There exist highly efficient methods for solving convex optimization problems of the form (1) (cf.[14–16] and the references therein).

3. Recovery Conditions

The accuracy of any learning method which is based on solving (1) depends on the deviations between the solutions $\hat{x} [\cdot]$ of the optimization problem (1) and the true underlying graph signal $x [\cdot] \in ℝ^{V}$ . In what follows, we introduce the NNSP as a sufficient condition on the sampling set and graph topology such that any solution $\hat{x} [\cdot]$ of (1) accurately resembles an underlying clustered (piece-wise constant) graph signal of the form (cf. [5])

\begin{array}{l} x [i] = \sum_{C \in F} a_{C} I_{C} [i] with I_{C} [i] : = {\begin{matrix} 1 for i \in C \\ 0 else . \end{matrix} & (2) \end{array}

The signal model (2) is defined using a fixed partition $F = {C_{1}, \dots, C_{| F |}}$ of the entire data graph $G$ into disjoint clusters $C_{l} \subseteq V$ . The signal model (2) has been studied in Chen et al. [5], where it was demonstrated that it allows, compared to band-limited graph signal models, for more accurate approximation of datasets obtained from weather stations.

While our analysis applies to an arbitrary partition $F$ , our results are most useful for partitions where the nodes within clusters $C_{l}$ are connected by many edges with large weight, while nodes of different clusters are loosely connected by few edges with small weights. Such reasonable partitions can be obtained by one of the recently proposed highly scalable clustering methods, e.g., [17, 18].

_TO DO_
In the excerpt on recovery conditions for graph signals, what source of datasets does the signal model (2) approximate more accurately than band-limited graph signal models? Nothing in the lines is needed for this task.

_SOURCE MATERIAL_

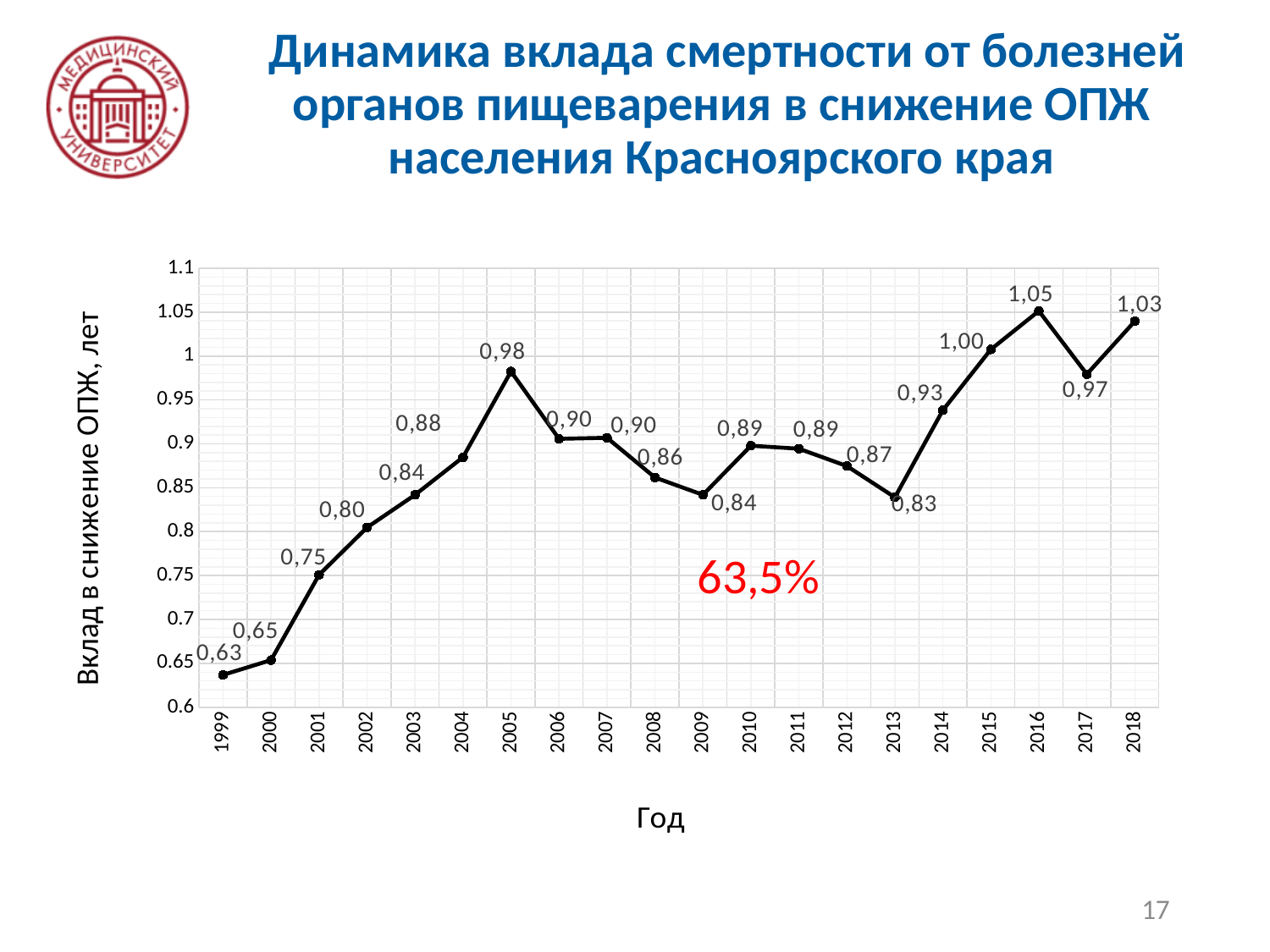
What is the value for 2005? 0,98 What is the difference between the values for 2018 and 1999? 0,40 What is the value for 2013? 0,83 How many years are plotted on the chart? 20 Is the value for 2001 greater or less than 0.8? less What type of chart is shown on the slide? line chart Overall, do the values rise or fall from 1999 to 2018? rise What is the value for 2018? 1,03 Which year has the lowest value? 1999 Which year has the highest value? 2016 What is the label of the vertical axis? Вклад в снижение ОПЖ, лет Which is larger, the value for 2005 or the value for 2014? 2005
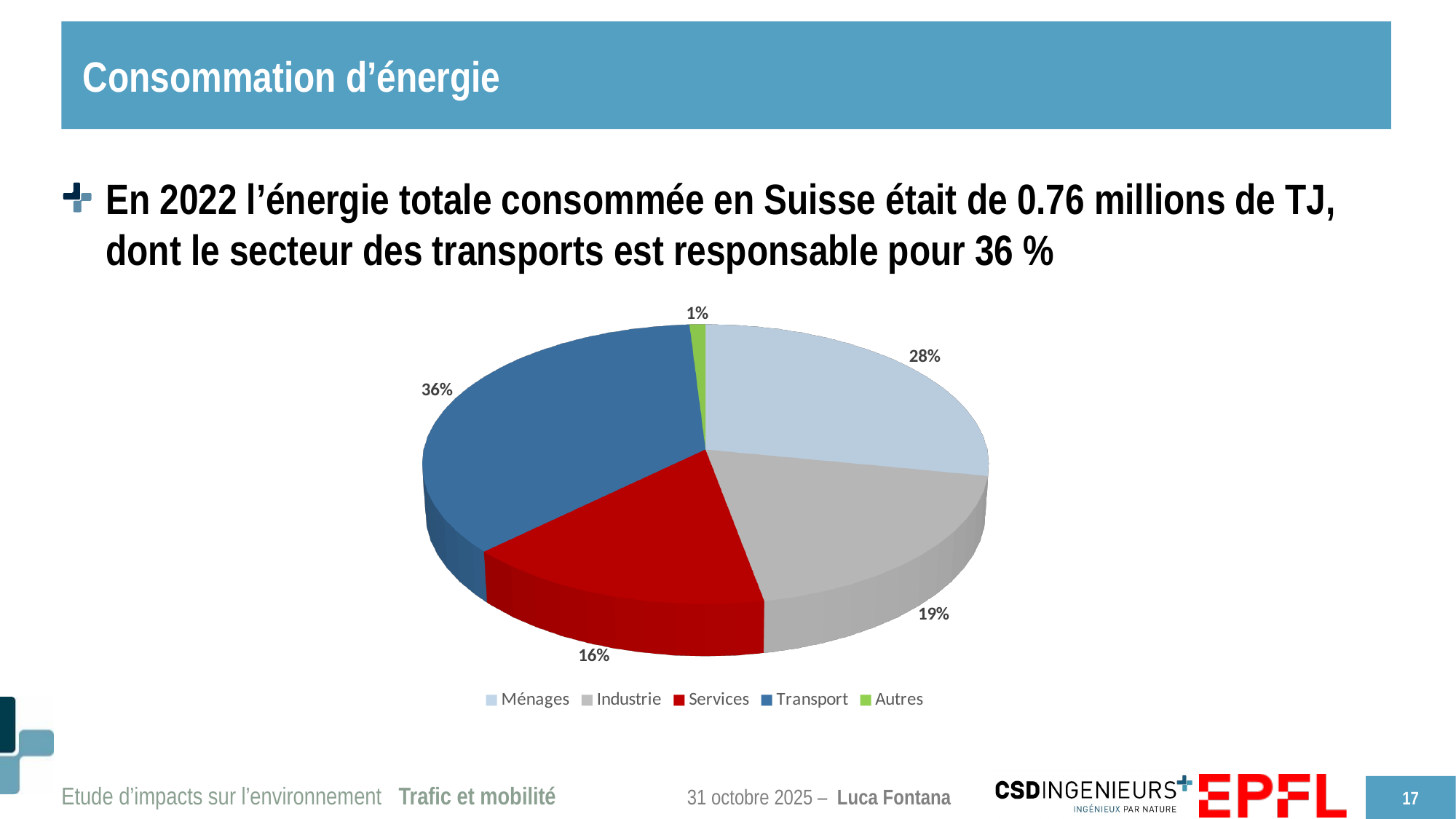
What colour is the Services slice in the pie chart? Red What share of the pie does Transport account for? 36% What is the difference in percentage points between the Transport and Ménages slices? 8 Which slice is larger, Industrie or Services? Industrie What share of the pie does Services account for? 16% What share of the pie does Ménages account for? 28% What share of the pie does Autres account for? 1% Which category has the largest slice of the pie? Transport What kind of chart is shown on the slide? Pie chart Which category has the smallest slice of the pie? Autres How many categories does the pie chart show? 5 What share of the pie does Industrie account for? 19%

_EXERCISE RESPONSE_
Datasets obtained from weather stations.